Silicon Valley firms have also become savvy recruiters, reaching students the moment they enter elite B-schools.
"You can't go through those programs without getting opportunities to join these companies pushed in your face," Siegel said.
Google opened an office in Pittsburgh so Carnegie Mellon business and computer science graduates could go directly to their offices after school. Nearly every tech company has opened an office in the higher education hotbed of Boston.
"Not only are they harvesting the talent earlier, but they are giving them what are arguably the best workplace conditions that have ever existed," Siegel said.
Tech companies also offer more resources for international students and are better equipped to handle visa claims - an important factor in this uncertain immigration climate, Zenner said.
"Microsoft, Amazon, Google - they have a machine of internal resources for processing visas," she said. "They're a friendly partner for us in hiring our global student population."
Wall Street's high pay is still a major draw for recruits, but tech has closed the gap.
At Harvard Business School, the median base salary in 2017 for graduates heading into investment banking and trading jobs was $125,000 with a $50,000 signing bonus. In tech jobs, the median base salary for a newly minted MBA was $120,000, with a $30,000 signing bonus.
Peter Coats went to Michigan's Ross School before joining Goldman Sachs as an investment banker in 2013.
He was attracted to Goldman because he believed his role would be a "good way to make a serious impact at a high level and be in the room for major strategic decisions."
But he feared that a move toward automation in investment banking would limit long-term job opportunities.
The industry is smaller than it was before the crisis: Annual investment banking revenue at the country's 12 largest banks has fallen by a third from 2009 to 2017 to around $150 billion, according to the data analytics firm Coalition.
At the same time, Coats saw tech companies on the West Coast growing and rapidly reshaping the economy. He believed the center of power was shifting from Wall Street to Silicon Valley.
He thought he could get more out of life on the West Coast.
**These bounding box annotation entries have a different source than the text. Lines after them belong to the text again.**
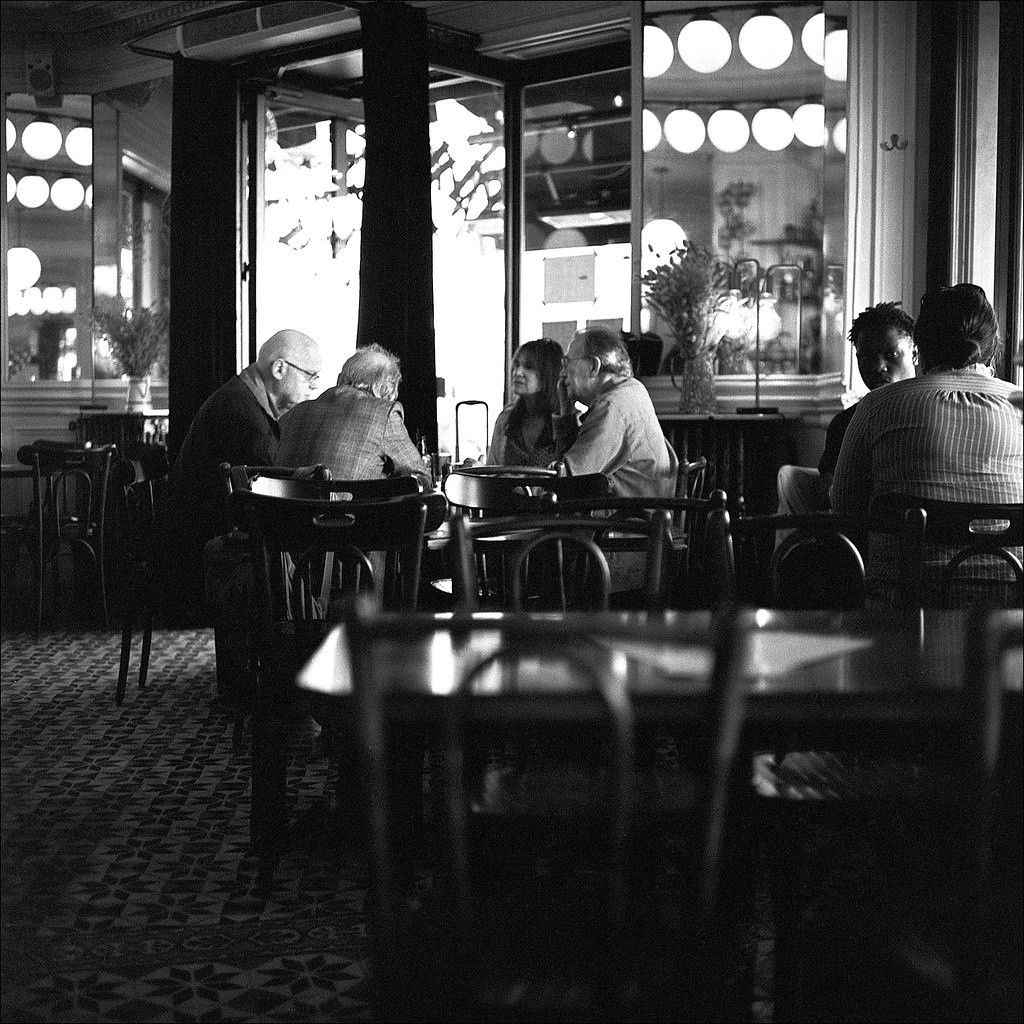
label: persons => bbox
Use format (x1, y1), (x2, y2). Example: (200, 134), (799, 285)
(164, 329), (324, 571)
(275, 344), (430, 609)
(548, 325), (681, 592)
(485, 337), (563, 470)
(829, 283), (1024, 616)
(818, 300), (922, 512)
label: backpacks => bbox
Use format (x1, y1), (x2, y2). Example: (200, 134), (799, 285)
(204, 464), (337, 620)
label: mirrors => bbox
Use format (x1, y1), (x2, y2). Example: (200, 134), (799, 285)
(3, 90), (97, 381)
(634, 3), (849, 384)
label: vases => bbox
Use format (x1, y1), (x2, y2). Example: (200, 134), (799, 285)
(680, 354), (717, 413)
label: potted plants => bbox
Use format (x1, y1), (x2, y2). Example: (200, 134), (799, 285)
(86, 293), (173, 415)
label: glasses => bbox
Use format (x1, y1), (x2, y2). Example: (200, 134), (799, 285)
(271, 357), (319, 381)
(920, 283), (986, 308)
(561, 356), (591, 369)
And he was growing tired of the exhausting lifestyle on Wall Street. So in 2017, he left Goldman for a job in corporate finance at Google in San Francisco.
"It wasn't satisfying for what I was putting into it," he said. "I wasn't getting the kind of enjoyment out of life that I would expect for those hours."
His fatigue isn't unusual, experts say. Top banks are aware of perceptions about their sweatshop culture.
David Solomon, Goldman's presumed next chief executive, has been open about the need to create a kinder, gentler Wall Street.
"We've got a lot of work to do on that front," Solomon said on a Goldman Sachs podcast last year. "You've got to create an atmosphere where people can work hard, but they also have opportunities to have a life, to play hard and to have some balance in all of that."
Goldman and other banks have made efforts to cut weekend hours, but small tweaks are unlikely to pose a serious threat to the quality of life tech companies can present.
Coats gets free gym access, food and transportation at Google. "At Goldman, there was a water fountain and coffee," he said.
"If you join a bank on Wall Street, you wear a suit," said Wallace, from Korn Ferry. "In tech, you're not buttoned up - you're not popping in and clocking out of a physical space."
ZipRecruiter's Siegel recalled a tech networking event where executives were debating how to find the best personal chefs for their teams. "I'm dubious that these type of arguments happen at major banks," he said.
And although companies like Facebook and Twitter are now facing scrutiny over privacy and data, the companies' harsh turn in the spotlight probably won't turn off new recruits.
"I don't see it as being a bubble burst," Coats said.